## Begin Given data

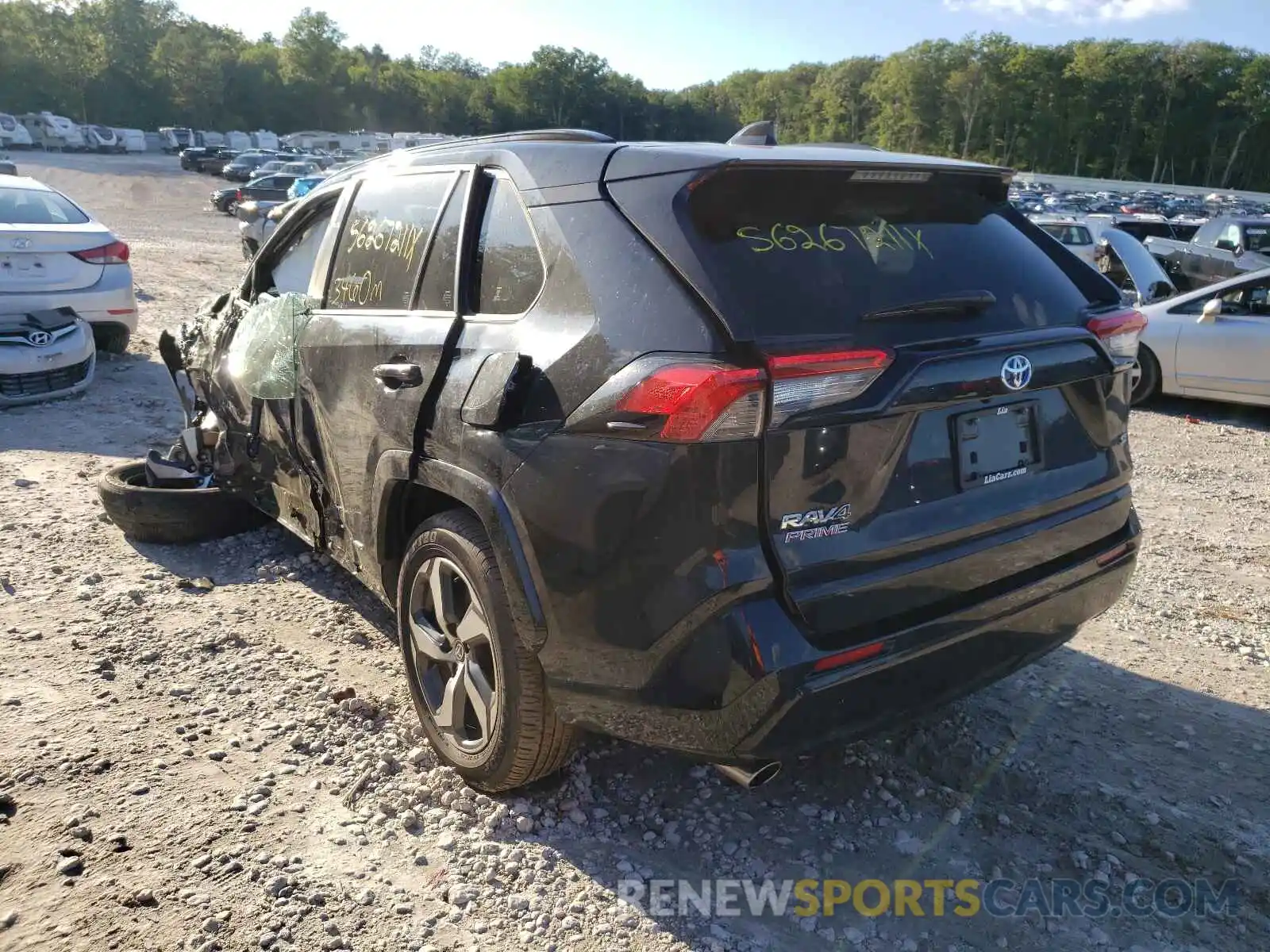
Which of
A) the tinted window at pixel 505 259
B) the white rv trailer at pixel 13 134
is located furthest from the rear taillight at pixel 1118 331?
the white rv trailer at pixel 13 134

## End Given data

Problem description
Rewrite the text lines of all the rows above as a numbered list, leaving out blank lines and the pictures.

The result
1. Which of
2. A) the tinted window at pixel 505 259
3. B) the white rv trailer at pixel 13 134
4. is located furthest from the rear taillight at pixel 1118 331?
5. the white rv trailer at pixel 13 134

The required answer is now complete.